Transcribe the column about voting below word for word, from its headline through its last sentence.

▶ [EXCERPT TO READ]:
______________________________

Proud to be part of process

Published 2:29 am Wednesday, November 5, 2008

I sure was proud of that “I voted” sticker they gave at the polls Tuesday.

I was even prouder of the feeling I got knowing that my vote – my one, lone vote – would matter in determining the outcome of our government not only on a local and state level but also in the national scheme.

Politics were not commonplace in the LeMaire household. I can’t remember my parents sitting around discussing the state of the economy or why Reagan decided to do this or that. They were more concerned about the state of the cattle market or how to put food on the table for my brother and me – which, I guess, was in its own way discussion about the economy.

I know that now because I understand a little about politics. And from what I do get, I can tell you that I like it. I like it a lot.

Now, I won’t even pretend that I know enough about the process to discuss it intelligently, but I know people and it’s the people in politics that has me very interested.

I have always loved to people watch. You know…you go to the mall, park yourself on a bench near the food court and just eye the people as the stroll by. I like to sit and wonder why on earth that woman would wear those ugly shoes or how in the world did that man ever convince that woman to ever hang on his arm….stuff like that.

Being an avid people watcher has also taught me how to pick up on the cues that other people give. How a person leans a little closer to the person they are talking to when he or she has feelings towards their conversation partner or that one can tell a lot by the way a person feels by the way they hold their chin….clues like that are valuable tools when one deals with people like I do.

It is so fascinating, and I think it’s the really the reason why I like politics so much – on a local level, mind you, since I’ve never actually met any national candidates face to face, but I think you get my point.

______________________________

▶ [DATA BELOW]:

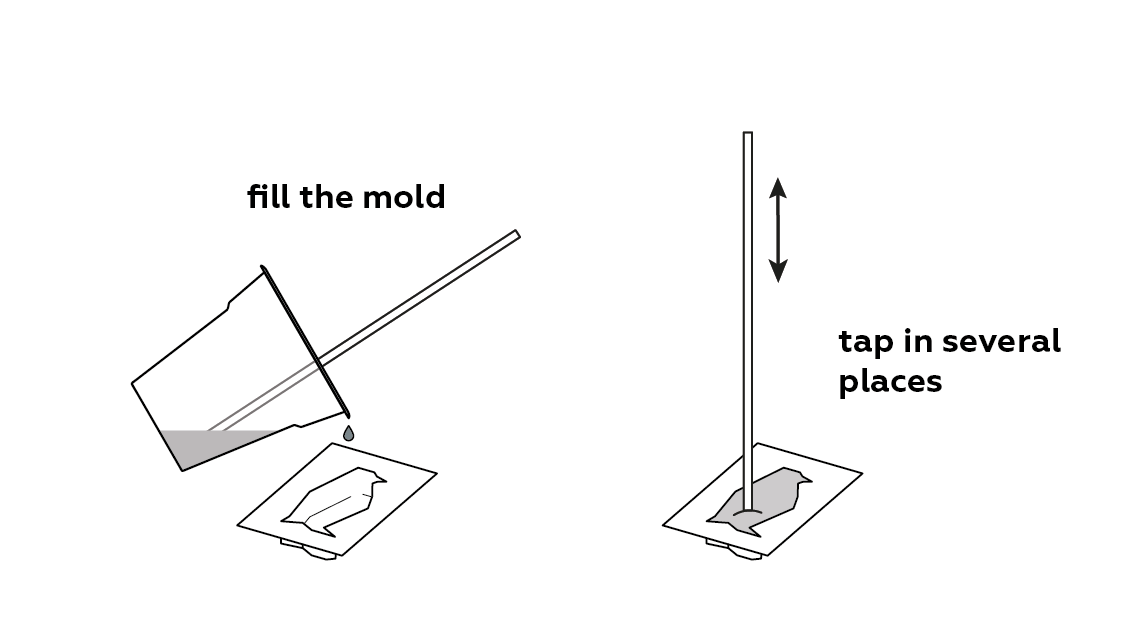 fill the mold

tap in several places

______________________________

▶ [RESPONSE BOX]:
Proud to be part of process

Published 2:29 am Wednesday, November 5, 2008

I sure was proud of that “I voted” sticker they gave at the polls Tuesday.

I was even prouder of the feeling I got knowing that my vote – my one, lone vote – would matter in determining the outcome of our government not only on a local and state level but also in the national scheme.

Politics were not commonplace in the LeMaire household. I can’t remember my parents sitting around discussing the state of the economy or why Reagan decided to do this or that. They were more concerned about the state of the cattle market or how to put food on the table for my brother and me – which, I guess, was in its own way discussion about the economy.

I know that now because I understand a little about politics. And from what I do get, I can tell you that I like it. I like it a lot.

Now, I won’t even pretend that I know enough about the process to discuss it intelligently, but I know people and it’s the people in politics that has me very interested.

I have always loved to people watch. You know…you go to the mall, park yourself on a bench near the food court and just eye the people as the stroll by. I like to sit and wonder why on earth that woman would wear those ugly shoes or how in the world did that man ever convince that woman to ever hang on his arm….stuff like that.

Being an avid people watcher has also taught me how to pick up on the cues that other people give. How a person leans a little closer to the person they are talking to when he or she has feelings towards their conversation partner or that one can tell a lot by the way a person feels by the way they hold their chin….clues like that are valuable tools when one deals with people like I do.

It is so fascinating, and I think it’s the really the reason why I like politics so much – on a local level, mind you, since I’ve never actually met any national candidates face to face, but I think you get my point.